Perhaps the most famous survivor of the RMS Titanic disaster of 1912 is Molly Brown, the socialite and philanthropist whom the press would later christen “unsinkable.” Known for her warmth and dry wit, Brown could be gracious but tough, accommodating but firm.
When Theresa Diersen walks into the Mother Teresa of Calcutta dining room at St. Francis Seraph Ministries (SFSM) in Cincinnati, Ohio, she radiates those same qualities. Guests immediately take notice: Faces light up; hugs are in abundance.
Diersen, indeed, navigates the challenges of her job with unsinkable joy. As the volunteer services director at SFSM, Diersen is many things to many people. SFSM is one of six ministries within the Saint Anthony Center in Cincinnati’s historic Over-the-Rhine neighborhood. The center’s goal, its website states, is to provide a “safe environment where our community’s most vulnerable can find refuge and restoration.” That kind of noble work requires many volunteers. Enter Diersen.
In her role, Diersen works with upwards of 600 volunteers in a given month. She might be managing volunteers at the dining room for breakfast or dinner, making sandwiches for the center’s popular Bag Lunch Program (which feeds 600 day laborers in the area, some of whom make less than $35 a day), or helping with Cooking for the Family or Sarah Center, two additional ministries sponsored by the Franciscan Friars of St. John the Baptist Province.
“I believe that working here is truly the work of God,” she says. “I love working with all demographics in hopes that each person leaves our facility a little bit happier than when they walked in.”

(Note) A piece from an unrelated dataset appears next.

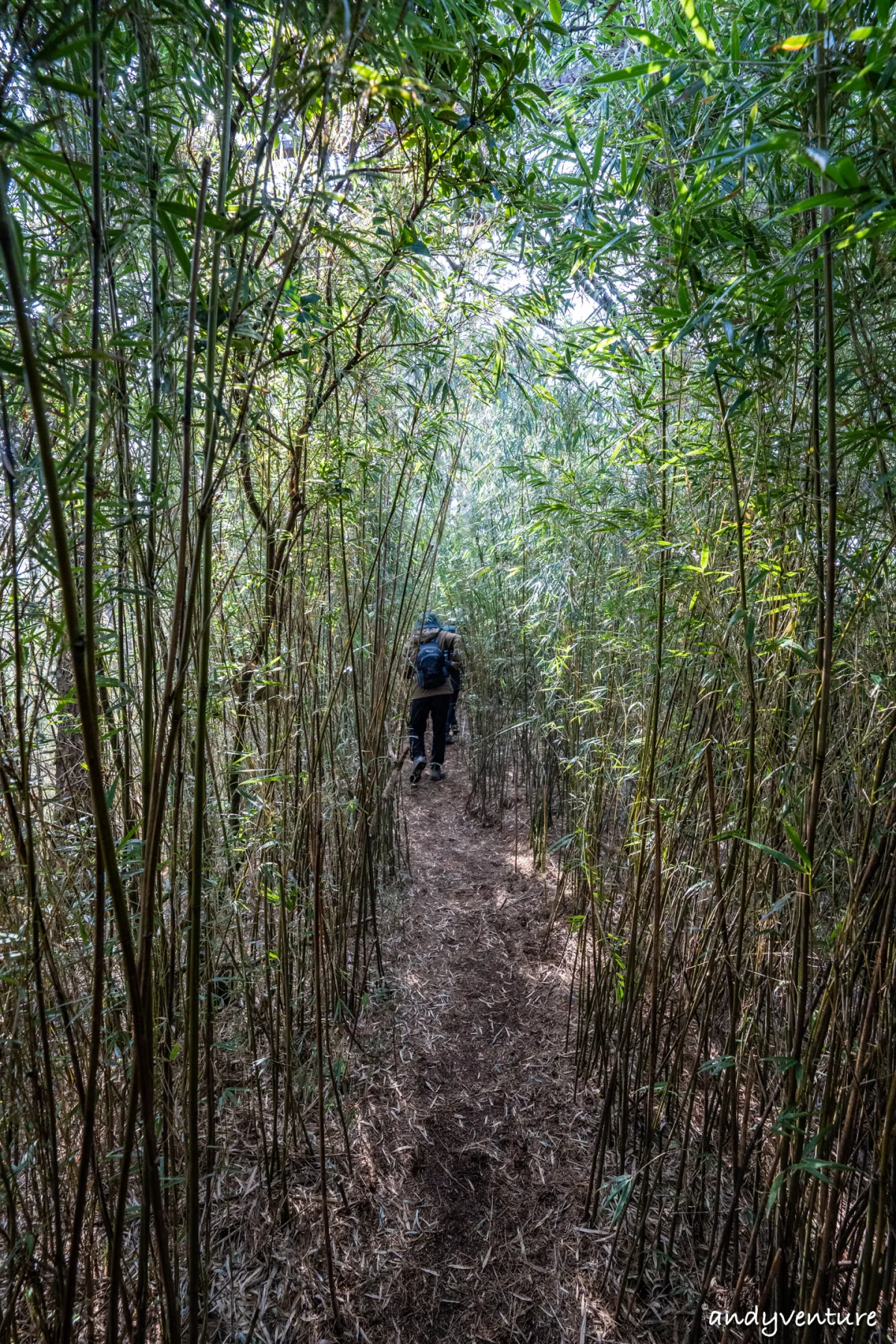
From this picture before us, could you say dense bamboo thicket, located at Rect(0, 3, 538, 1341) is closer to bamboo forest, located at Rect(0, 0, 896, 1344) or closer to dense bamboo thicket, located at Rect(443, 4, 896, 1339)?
bamboo forest, located at Rect(0, 0, 896, 1344)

Diersen’s history with the Franciscans stretches back decades. A Cincinnati native, both of her parents worked at St. Francis Hospital. The family lived across from and were members of St. Bonaventure Parish. The friars, she says, were always on the periphery of her life growing up—and their influence took root. “I truly believe that growing up as a Franciscan Catholic has made me who I am today.” And though Diersen may not fully understand the depths of poverty SFSM’s guests face every day, struggle is nothing foreign to her. In fact, it informs her work.

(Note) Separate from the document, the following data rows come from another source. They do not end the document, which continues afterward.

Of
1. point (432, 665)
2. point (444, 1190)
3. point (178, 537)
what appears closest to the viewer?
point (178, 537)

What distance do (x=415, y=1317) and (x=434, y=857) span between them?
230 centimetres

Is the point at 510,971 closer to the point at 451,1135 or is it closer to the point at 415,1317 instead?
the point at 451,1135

“I thought everyone ate ketchup sandwiches and pancakes for dinner. I didn’t realize that my mother was doing her best to make sure we survived,” she says. “When I reached high school, I decided I would work to make people’s lives better, starting with my family. Working at SFSM makes me feel a little better about the world we live in.”
The work can be taxing, but Diersen never loses sight of the bigger picture. “The challenge is staying positive. With so many people needing assistance, it can be emotionally draining. We’re not just providing food or teaching cooking classes. SFSM is a safe haven, a resource for help, an ear to listen, or encouragement that they are not alone.”

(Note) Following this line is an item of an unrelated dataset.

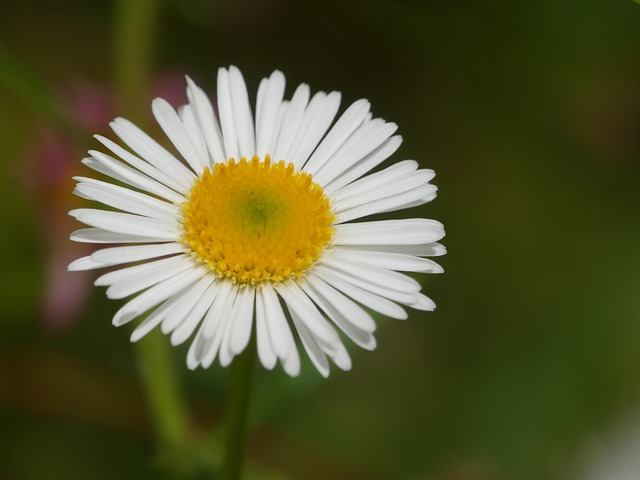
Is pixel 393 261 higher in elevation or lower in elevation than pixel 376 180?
lower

Diersen knows SFSM is changing lives. Last year, a former client approached her to express his gratitude for the many meals SFSM provided him. Because of this ministry, he was able to save money for an apartment. Now, he’s off the streets and employed at a cold shelter. He went from being homeless to helping the homeless. Diersen deflects the credit to a higher power: “That is God working through me.”